TEXT SHOWN
◇ ◇ ◇ ◇ ◇

Hacker News new | ask | show | jobs
by shafte 2761 days ago
I seem to have missed the Twitter spat that precipitated this essay, but I don't quite buy the larger argument he's making. We should judge approaches to AI based on their results, not on their conformance to a (vague, incorrect, untested) model of human cognition.

Symbolic AI fell out of favor primarily because it was not delivering results in impactful problem areas. Deep learning is currently popular because we are nowhere near the limit of what results it can produce.

Can this change? Of course! The history of deep learning itself proves as much. But if you want to genuinely influence the direction of the field, you have to lead by example and produce novel/interesting research results, not by kvetching in The New Yorker that your favorite approach is not getting enough attention.

4 comments

Symbolic AI fell out of favor because it was overhyped. It was delivering quite impressive results--just not the promised results. Neural nets fell out of favor in the 90s for exactly the same reason.

Both failures ultimately were caused by not enough computing power. Even though Deep Learning and Convolutional NNs look like major advances today, they never could have been practical before about 2005: There just wasn't enough computing power.

◇ ◇ ◇ ◇ ◇

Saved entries
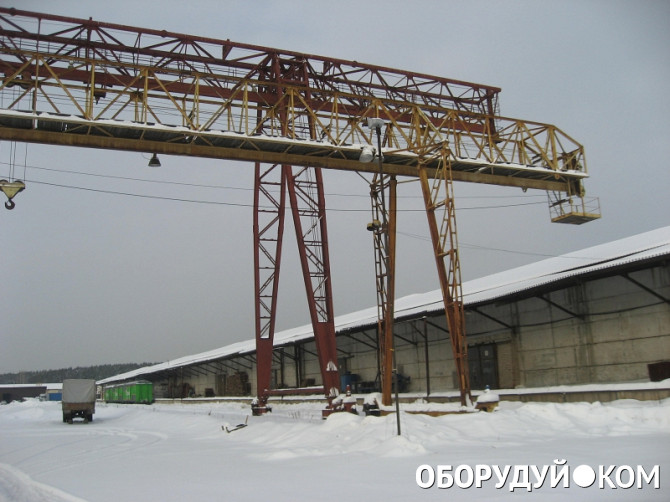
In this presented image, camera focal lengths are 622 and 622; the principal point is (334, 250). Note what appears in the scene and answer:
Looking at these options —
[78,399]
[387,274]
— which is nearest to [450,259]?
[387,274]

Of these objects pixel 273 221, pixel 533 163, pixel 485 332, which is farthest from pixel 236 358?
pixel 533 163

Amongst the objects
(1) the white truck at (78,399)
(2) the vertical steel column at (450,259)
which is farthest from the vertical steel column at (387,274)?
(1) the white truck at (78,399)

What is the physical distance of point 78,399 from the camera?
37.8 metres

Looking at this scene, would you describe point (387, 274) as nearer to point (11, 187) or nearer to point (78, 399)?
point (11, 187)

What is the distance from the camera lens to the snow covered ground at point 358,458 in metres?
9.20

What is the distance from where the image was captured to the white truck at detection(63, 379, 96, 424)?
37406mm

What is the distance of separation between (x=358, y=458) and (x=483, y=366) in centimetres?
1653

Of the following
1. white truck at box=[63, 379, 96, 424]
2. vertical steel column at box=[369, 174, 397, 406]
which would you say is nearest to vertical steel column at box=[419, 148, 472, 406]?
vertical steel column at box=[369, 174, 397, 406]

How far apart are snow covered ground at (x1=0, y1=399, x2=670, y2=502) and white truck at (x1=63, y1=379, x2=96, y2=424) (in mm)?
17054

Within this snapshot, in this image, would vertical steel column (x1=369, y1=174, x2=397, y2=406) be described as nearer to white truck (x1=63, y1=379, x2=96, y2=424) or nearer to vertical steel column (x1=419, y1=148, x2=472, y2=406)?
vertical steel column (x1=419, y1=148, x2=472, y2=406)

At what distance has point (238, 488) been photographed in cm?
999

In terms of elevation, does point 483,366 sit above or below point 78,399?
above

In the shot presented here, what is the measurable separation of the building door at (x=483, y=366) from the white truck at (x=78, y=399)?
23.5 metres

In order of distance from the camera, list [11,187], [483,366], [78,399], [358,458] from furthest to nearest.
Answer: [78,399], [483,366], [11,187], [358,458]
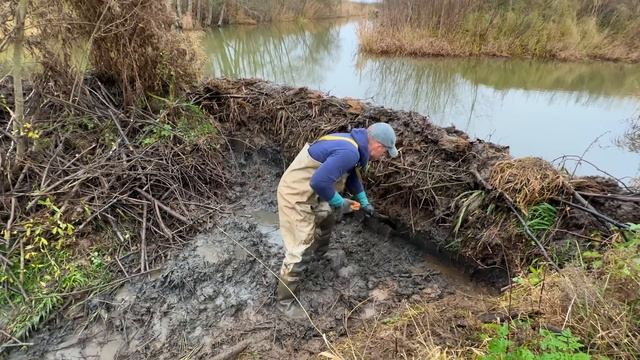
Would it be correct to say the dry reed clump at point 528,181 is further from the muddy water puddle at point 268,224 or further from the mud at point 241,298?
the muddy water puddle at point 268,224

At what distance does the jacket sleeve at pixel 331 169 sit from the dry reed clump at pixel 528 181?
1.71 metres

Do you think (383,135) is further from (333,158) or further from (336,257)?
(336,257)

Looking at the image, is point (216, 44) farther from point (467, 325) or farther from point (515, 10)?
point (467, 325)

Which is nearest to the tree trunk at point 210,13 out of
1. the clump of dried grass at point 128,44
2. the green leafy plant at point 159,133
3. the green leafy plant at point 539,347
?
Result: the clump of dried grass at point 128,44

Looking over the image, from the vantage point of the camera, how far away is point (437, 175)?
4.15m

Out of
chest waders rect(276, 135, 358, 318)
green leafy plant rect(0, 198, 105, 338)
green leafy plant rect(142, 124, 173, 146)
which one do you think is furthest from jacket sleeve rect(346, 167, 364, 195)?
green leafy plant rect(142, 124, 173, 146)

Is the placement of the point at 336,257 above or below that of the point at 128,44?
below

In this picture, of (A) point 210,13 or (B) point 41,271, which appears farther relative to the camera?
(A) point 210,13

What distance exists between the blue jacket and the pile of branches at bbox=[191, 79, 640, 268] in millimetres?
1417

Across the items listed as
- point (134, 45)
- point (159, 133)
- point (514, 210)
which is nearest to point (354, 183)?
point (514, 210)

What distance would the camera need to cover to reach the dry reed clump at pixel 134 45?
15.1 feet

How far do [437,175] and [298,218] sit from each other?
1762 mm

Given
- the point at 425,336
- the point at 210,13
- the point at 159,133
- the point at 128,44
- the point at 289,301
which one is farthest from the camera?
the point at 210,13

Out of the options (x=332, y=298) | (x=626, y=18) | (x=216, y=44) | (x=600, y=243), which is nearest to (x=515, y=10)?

◇ ◇ ◇ ◇ ◇

PROBLEM
Please reproduce the Hacker News thread starting with "Hacker News new" and going on through "getting enough attention.", swapping every "results" for "outcomes". These records were taken from a different source than the Hacker News thread.

RESULT OF THIS TASK
Hacker News new | ask | show | jobs
by shafte 2761 days ago
I seem to have missed the Twitter spat that precipitated this essay, but I don't quite buy the larger argument he's making. We should judge approaches to AI based on their outcomes, not on their conformance to a (vague, incorrect, untested) model of human cognition.

Symbolic AI fell out of favor primarily because it was not delivering outcomes in impactful problem areas. Deep learning is currently popular because we are nowhere near the limit of what outcomes it can produce.

Can this change? Of course! The history of deep learning itself proves as much. But if you want to genuinely influence the direction of the field, you have to lead by example and produce novel/interesting research outcomes, not by kvetching in The New Yorker that your favorite approach is not getting enough attention.